Pesawaran (Fs) – Tercatat sedikitnya 36 orang terkonfirmasi positif covid-19, dan bertempat tinggal di Bumi Andan Jejama, karyawan Pabrik beton PT Wijaya Karya (WIKA), Kecamatan Tegineneng, kabupaten pesawaran, diminta menerapkan sistem kerja dengan Work From Home (WFH).

Hal tersebut mendorong Ketua Satgas Covid-19 Kabupaten Pesawaran sekaligus Bupati Pesawaran Dendi Ramadhona untuk menghimbau Pimpinan dan Direktur BUMN, BUMD serta seluruh perusahaan untuk mengatur sistem dan jam kerja karyawannya ditengah masifnya pandemi corona.

Sebagaimana tercantum dalam Surat Edaran Nomor 045.2/13350/I/.03/2021 sebagai tindak lanjut instruksi Bupati Pesawaran Nomor 2 Tahun 2021 mengenai Penegasan dan Pemberlakuan Pemberlakuan Pembatasan Kegiatan Masyarakat Berbasis Mikro.

“Maka dari itu, Pemkab Pesawaran meminta pihak terkait, dapat mengatur sistem dan jam kerja perusahaan, juga meminta pihak manajemen perusahaan untuk senantiasa memantau dan memperbaharui informasi tentang Covid-19 di tempat kerjanya,” ujar Bupati Dendi Ramadhona, Selasa (13/07/2021).

Dikarenakan, tempat kerja merupakan tempat perkumpulan manusia yang berpotensi dapat timbulnya klaster baru, penyebaran Covid-19, maka harus dilakukan antisipasi penularannya, sejak dini.

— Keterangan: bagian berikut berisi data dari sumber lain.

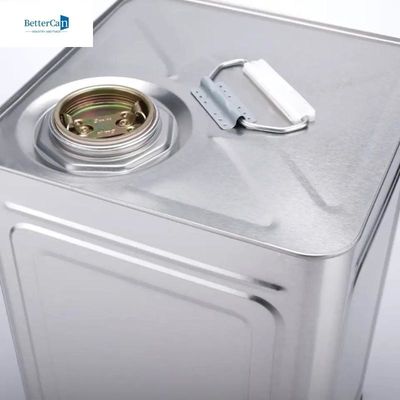 15Kg, das Farbe kann Quadrat Tin Bucket For Edible Oil/Musterd-Öl verziert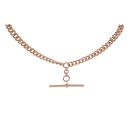 9ct Rose Gold T-Bar Albert Chain 20"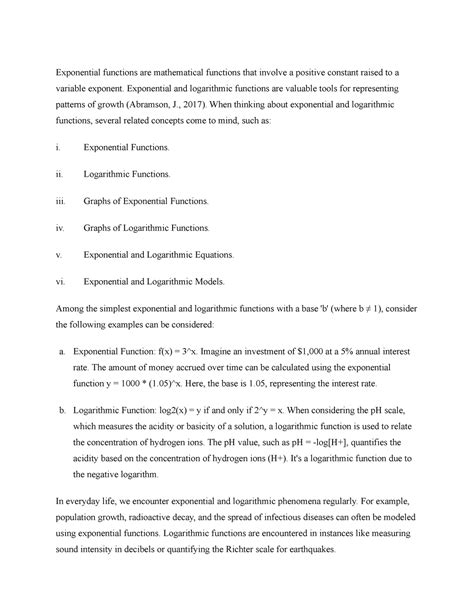 MTH 1201 UNIT 5 LJ Learning Journal Exponential Functions Are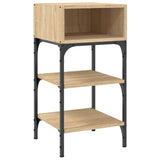 Bedside Table Sonoma Oak 35x34.5x70 cm Engineered Wood - Front View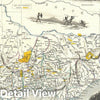 Historic Map : Victoria "with Gold Deposits", Australia, Tallis and Rapkin, 1851, Vintage Wall Art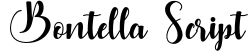 Bontella Script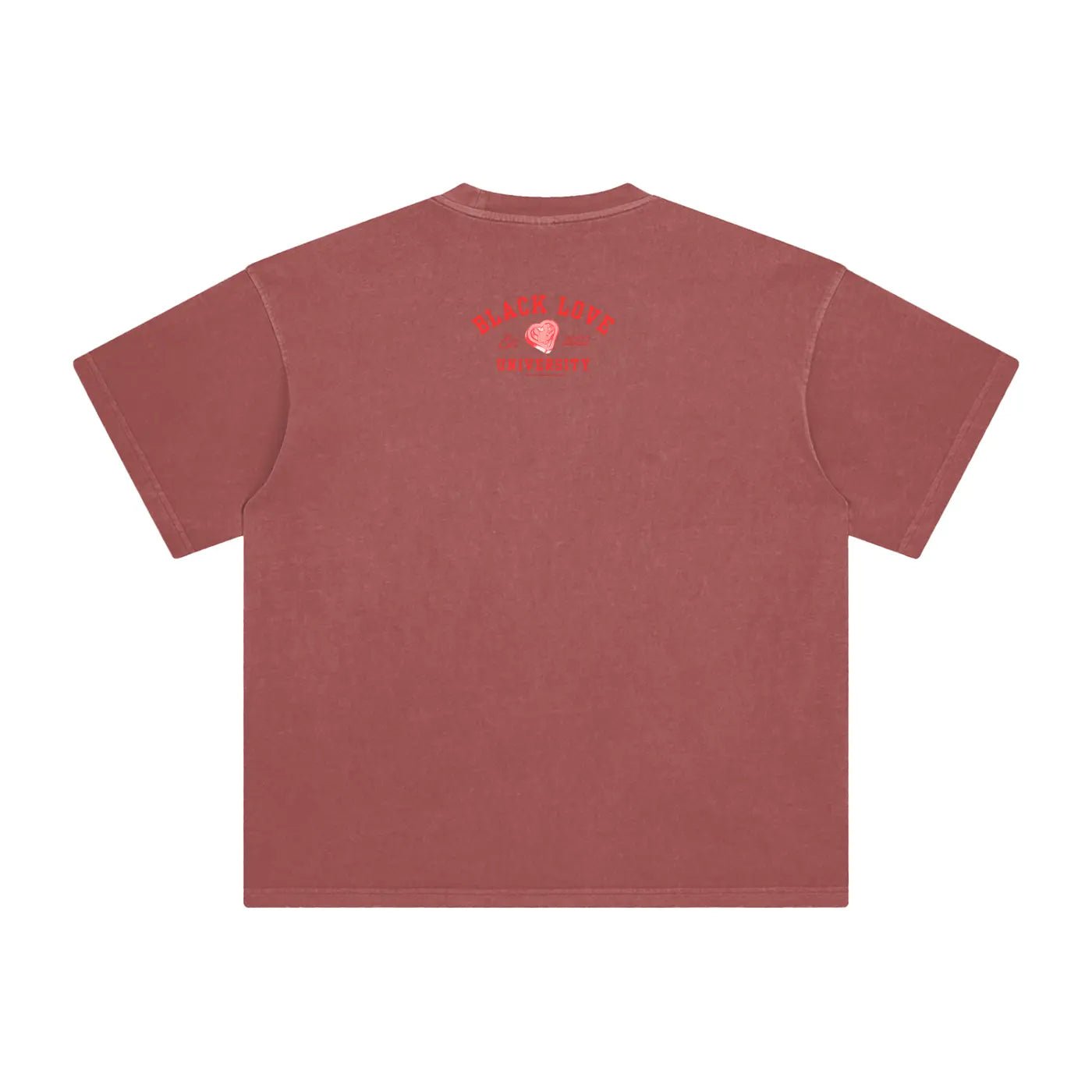 Black Love University Alumni T-Shirt | Brick Red - Footprint Apparel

“Bahkan jika perlu, perusahaan membentuk tim penanganan Covid- 19 di tempat kerja yang terdiri dari Pimpinan, bagian kepegawaian, bagian K3 dan petugas Kesehatan yang diperkuat dengan Surat Keputusan dari pimpinan tempat kerja tersebut,” tambahnya

Dilanjutnya, pimpinan juga harus memberikan kebijakan untuk pekerja yang dicurigai, terkonfimasi Covid-19 dan untuk tidak memperlakukan kasus Covid-19, sebagai suatu stigma, dan dapat mengatur jadwal pekerja, yang baru datang, atau yang bekerja dari rumah.

“untuk pihak Perusahaan, dapat mengatur jadwal kerja, dan diwajibkan menyediakan ruangan tersendiri, untuk observasi pekerja yang ditemukan gejala, saat skrining,” jelas orang nomor satu di pesawaran itu.

Dilanjutnya, untuk Perusahaan Swasta, BUMN atau BUMD yang tidak melaksanakan ketentuan sebagaimana diatur dalam Surat Edaran, dan ketentuan lain yang mengatur pembatasan kegiatan masyarakat serta peraturan perundang-undangan yang menjadi landasan operasional dalam pencegahan dan penerapan protokol kesehatan, maka akan dikenakan sanksi.

“Bagi pelanggar, Sanksi yang diberikan bisa sampai penutupan usaha sesuai ketentuan peraturan perundang-undangan,” tutupnya.